_Stated exercise_. Produce an exact copy of the lines from the line containing "How much of a gap" through the last line of the entries below, and only those lines.

── Provided information ──

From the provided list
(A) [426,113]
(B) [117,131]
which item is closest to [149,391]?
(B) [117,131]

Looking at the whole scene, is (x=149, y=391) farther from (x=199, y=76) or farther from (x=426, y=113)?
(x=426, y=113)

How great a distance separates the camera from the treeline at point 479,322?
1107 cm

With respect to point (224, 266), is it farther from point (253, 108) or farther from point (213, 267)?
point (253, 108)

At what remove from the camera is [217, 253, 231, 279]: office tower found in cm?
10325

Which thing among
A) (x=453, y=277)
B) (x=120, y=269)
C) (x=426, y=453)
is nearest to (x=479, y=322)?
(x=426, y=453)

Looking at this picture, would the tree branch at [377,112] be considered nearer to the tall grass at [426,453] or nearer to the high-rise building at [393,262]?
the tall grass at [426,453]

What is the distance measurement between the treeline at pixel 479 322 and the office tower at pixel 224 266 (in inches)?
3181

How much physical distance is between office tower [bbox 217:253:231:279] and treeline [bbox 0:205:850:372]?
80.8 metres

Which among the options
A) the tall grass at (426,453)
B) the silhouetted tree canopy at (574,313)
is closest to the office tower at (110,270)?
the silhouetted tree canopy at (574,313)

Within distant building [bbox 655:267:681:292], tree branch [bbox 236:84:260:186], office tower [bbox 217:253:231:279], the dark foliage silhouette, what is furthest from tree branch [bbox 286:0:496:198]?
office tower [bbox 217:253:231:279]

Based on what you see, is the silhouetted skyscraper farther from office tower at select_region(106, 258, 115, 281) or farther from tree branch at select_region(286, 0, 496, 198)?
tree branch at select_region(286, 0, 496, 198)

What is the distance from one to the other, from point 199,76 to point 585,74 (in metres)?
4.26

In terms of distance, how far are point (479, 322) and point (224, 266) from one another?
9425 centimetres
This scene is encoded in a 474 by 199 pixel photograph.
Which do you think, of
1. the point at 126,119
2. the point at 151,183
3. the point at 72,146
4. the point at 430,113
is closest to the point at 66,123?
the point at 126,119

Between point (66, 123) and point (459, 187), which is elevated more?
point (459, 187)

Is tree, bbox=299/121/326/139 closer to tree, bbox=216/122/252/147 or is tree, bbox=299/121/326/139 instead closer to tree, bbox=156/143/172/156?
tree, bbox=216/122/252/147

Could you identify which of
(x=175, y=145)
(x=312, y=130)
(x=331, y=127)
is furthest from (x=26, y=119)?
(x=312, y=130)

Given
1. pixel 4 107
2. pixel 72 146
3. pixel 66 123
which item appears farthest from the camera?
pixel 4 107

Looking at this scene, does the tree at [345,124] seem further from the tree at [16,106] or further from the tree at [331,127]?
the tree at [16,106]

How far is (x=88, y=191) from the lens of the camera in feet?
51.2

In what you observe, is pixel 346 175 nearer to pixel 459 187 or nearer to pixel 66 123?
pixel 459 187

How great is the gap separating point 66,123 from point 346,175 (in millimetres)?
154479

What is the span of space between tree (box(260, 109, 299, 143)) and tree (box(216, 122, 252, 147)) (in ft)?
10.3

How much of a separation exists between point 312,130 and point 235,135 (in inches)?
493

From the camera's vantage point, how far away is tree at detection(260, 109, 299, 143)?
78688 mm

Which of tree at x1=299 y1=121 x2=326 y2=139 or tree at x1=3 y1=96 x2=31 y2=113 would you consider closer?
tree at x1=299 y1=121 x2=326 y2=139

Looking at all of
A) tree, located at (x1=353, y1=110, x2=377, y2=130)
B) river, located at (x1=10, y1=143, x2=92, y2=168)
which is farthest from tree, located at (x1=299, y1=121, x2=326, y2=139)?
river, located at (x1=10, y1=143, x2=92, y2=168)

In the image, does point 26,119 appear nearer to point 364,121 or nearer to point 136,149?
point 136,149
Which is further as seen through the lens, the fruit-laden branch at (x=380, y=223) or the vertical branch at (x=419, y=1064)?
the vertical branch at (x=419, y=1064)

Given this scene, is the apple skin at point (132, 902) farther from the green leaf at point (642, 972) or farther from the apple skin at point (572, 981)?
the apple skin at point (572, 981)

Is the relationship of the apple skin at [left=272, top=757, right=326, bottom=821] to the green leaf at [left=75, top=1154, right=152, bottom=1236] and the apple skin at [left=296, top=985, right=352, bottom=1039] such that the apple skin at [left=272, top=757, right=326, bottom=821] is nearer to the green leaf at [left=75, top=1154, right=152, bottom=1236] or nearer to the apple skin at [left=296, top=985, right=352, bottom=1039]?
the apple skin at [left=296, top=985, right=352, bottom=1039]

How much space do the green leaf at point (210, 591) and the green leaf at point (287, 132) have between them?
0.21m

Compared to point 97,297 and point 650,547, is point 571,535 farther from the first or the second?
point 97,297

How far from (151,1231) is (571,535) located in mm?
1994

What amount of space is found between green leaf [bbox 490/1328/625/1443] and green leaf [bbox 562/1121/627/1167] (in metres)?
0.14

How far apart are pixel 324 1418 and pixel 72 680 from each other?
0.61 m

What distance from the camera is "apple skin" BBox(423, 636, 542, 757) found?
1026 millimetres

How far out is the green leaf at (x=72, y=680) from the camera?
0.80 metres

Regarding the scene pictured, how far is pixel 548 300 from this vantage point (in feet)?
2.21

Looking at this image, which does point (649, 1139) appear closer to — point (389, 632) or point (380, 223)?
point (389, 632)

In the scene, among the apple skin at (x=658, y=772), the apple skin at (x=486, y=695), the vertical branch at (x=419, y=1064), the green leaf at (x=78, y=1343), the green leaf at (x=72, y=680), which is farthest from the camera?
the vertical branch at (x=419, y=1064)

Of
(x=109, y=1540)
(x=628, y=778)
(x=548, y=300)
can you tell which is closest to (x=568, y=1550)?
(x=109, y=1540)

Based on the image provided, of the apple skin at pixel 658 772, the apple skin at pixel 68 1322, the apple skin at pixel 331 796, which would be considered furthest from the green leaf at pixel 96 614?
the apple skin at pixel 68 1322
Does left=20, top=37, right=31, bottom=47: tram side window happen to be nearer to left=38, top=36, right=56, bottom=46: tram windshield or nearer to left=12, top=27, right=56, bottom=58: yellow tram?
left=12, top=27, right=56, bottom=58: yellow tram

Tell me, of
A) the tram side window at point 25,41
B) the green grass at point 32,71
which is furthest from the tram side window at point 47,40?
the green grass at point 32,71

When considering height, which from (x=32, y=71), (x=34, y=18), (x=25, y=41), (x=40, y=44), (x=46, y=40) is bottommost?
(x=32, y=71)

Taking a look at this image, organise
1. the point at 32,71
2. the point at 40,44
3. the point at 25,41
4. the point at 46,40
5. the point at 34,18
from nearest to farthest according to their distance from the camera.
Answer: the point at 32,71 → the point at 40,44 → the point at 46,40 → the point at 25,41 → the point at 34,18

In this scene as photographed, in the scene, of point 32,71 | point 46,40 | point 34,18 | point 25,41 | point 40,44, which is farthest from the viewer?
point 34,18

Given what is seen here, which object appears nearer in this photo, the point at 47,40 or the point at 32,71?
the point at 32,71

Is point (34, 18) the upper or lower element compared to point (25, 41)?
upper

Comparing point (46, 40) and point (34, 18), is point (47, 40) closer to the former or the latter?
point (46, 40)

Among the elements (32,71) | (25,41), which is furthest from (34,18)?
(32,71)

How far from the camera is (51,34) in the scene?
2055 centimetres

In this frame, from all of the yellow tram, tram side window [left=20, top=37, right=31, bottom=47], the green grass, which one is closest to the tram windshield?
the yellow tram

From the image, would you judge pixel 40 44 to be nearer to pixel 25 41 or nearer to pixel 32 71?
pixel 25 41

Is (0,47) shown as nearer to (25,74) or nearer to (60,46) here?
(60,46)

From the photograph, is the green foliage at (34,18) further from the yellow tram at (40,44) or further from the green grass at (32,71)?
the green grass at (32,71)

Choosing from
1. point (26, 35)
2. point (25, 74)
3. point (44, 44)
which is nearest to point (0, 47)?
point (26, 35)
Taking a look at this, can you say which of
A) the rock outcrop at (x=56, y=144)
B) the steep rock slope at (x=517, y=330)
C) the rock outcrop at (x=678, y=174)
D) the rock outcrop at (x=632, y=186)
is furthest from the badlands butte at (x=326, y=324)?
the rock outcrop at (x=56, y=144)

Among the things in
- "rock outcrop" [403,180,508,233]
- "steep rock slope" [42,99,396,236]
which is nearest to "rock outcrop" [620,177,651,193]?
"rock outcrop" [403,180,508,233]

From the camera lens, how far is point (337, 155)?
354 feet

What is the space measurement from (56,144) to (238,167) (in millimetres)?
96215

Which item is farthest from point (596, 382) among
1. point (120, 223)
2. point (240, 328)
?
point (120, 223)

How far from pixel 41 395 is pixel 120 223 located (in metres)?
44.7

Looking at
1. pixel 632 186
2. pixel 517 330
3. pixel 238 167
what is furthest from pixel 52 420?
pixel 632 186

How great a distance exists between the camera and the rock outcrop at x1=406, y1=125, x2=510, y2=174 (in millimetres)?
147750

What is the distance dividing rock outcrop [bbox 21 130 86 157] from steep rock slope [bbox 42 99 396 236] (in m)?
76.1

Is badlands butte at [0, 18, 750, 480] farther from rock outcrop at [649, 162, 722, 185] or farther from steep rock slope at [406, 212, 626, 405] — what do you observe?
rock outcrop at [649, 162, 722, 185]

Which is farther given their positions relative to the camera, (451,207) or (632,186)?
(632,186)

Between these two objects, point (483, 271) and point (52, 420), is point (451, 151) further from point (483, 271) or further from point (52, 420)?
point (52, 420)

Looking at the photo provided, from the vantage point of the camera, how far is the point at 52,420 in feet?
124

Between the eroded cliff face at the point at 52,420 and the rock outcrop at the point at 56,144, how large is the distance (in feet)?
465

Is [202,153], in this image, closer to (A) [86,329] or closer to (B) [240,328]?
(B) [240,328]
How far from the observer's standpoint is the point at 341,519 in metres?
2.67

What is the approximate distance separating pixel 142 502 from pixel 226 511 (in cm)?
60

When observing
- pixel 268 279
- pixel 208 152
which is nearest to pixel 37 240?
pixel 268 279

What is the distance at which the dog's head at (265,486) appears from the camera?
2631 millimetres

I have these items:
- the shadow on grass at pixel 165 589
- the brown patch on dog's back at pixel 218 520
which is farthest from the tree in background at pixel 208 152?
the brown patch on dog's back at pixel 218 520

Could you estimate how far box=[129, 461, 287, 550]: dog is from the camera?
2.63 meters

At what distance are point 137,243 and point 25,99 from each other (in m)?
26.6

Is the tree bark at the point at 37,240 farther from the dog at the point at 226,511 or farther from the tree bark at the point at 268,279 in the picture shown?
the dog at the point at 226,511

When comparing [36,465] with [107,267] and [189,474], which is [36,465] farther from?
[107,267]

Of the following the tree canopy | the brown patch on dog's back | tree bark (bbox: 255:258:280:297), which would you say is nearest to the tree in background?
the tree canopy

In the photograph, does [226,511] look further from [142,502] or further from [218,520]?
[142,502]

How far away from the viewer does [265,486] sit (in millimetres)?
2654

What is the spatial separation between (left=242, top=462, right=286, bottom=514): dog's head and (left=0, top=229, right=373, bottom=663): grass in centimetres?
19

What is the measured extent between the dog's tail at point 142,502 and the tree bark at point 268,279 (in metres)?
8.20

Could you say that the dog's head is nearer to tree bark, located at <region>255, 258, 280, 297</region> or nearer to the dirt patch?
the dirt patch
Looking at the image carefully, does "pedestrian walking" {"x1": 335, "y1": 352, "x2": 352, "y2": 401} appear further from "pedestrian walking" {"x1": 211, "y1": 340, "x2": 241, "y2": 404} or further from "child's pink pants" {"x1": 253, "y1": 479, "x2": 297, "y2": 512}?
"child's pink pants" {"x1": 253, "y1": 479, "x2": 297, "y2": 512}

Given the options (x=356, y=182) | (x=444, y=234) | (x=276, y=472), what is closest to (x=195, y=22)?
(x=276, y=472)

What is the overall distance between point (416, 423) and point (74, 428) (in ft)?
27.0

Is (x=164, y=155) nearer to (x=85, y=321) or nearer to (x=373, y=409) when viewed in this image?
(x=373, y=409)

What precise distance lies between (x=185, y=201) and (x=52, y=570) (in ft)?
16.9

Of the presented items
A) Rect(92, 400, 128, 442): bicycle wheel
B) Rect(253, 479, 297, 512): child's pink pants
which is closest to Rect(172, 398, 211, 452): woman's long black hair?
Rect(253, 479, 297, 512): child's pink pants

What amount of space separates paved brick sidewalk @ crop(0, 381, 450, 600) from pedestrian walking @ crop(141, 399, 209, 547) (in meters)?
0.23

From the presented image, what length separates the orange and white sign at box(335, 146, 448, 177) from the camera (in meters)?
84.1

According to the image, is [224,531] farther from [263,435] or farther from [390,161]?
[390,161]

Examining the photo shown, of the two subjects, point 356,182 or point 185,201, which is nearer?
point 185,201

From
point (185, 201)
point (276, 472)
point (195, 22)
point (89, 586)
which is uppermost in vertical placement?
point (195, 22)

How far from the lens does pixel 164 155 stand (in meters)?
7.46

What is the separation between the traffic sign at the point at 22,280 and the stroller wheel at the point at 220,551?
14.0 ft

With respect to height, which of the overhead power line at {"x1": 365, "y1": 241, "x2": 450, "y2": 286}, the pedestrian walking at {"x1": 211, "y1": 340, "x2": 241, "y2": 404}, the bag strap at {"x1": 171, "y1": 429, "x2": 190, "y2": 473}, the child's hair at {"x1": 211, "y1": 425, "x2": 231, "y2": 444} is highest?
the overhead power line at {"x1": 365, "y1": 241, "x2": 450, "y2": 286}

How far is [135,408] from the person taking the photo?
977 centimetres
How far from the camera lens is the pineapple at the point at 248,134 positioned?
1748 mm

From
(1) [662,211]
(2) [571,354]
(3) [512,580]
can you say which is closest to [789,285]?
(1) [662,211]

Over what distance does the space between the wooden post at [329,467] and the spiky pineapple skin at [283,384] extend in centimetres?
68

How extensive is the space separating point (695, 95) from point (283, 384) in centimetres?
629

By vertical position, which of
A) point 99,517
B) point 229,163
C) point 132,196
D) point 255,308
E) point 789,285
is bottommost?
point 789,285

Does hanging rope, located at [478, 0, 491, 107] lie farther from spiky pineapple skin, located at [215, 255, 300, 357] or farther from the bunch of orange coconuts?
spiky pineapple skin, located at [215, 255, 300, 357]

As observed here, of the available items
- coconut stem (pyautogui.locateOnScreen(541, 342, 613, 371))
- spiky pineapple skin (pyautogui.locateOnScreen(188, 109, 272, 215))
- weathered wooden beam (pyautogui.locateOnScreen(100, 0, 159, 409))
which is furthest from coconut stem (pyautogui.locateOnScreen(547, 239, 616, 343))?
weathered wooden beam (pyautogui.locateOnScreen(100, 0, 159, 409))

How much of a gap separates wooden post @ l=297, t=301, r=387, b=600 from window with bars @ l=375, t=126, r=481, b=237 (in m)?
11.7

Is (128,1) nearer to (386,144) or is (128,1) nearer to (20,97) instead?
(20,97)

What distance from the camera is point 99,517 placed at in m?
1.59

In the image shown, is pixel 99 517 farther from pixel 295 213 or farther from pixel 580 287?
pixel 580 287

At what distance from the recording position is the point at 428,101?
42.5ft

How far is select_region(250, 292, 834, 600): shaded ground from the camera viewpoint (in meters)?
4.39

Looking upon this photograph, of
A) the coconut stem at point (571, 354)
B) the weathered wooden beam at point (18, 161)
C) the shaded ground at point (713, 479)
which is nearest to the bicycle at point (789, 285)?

───

_Worked solution_.
How much of a gap separates wooden post @ l=297, t=301, r=387, b=600 from window with bars @ l=375, t=126, r=481, b=237 (in m)?
11.7

Is (128,1) nearer to (386,144) or is (128,1) nearer to (20,97) instead?
(20,97)

What distance from the camera is point 99,517 placed at in m?
1.59

In the image shown, is pixel 99 517 farther from pixel 295 213 or farther from pixel 580 287?
pixel 580 287

At what distance from the recording position is the point at 428,101?
42.5ft

How far is select_region(250, 292, 834, 600): shaded ground from the camera viewpoint (in meters)?
4.39

Looking upon this photograph, of
A) the coconut stem at point (571, 354)
B) the weathered wooden beam at point (18, 161)
C) the shaded ground at point (713, 479)
which is nearest to the bicycle at point (789, 285)?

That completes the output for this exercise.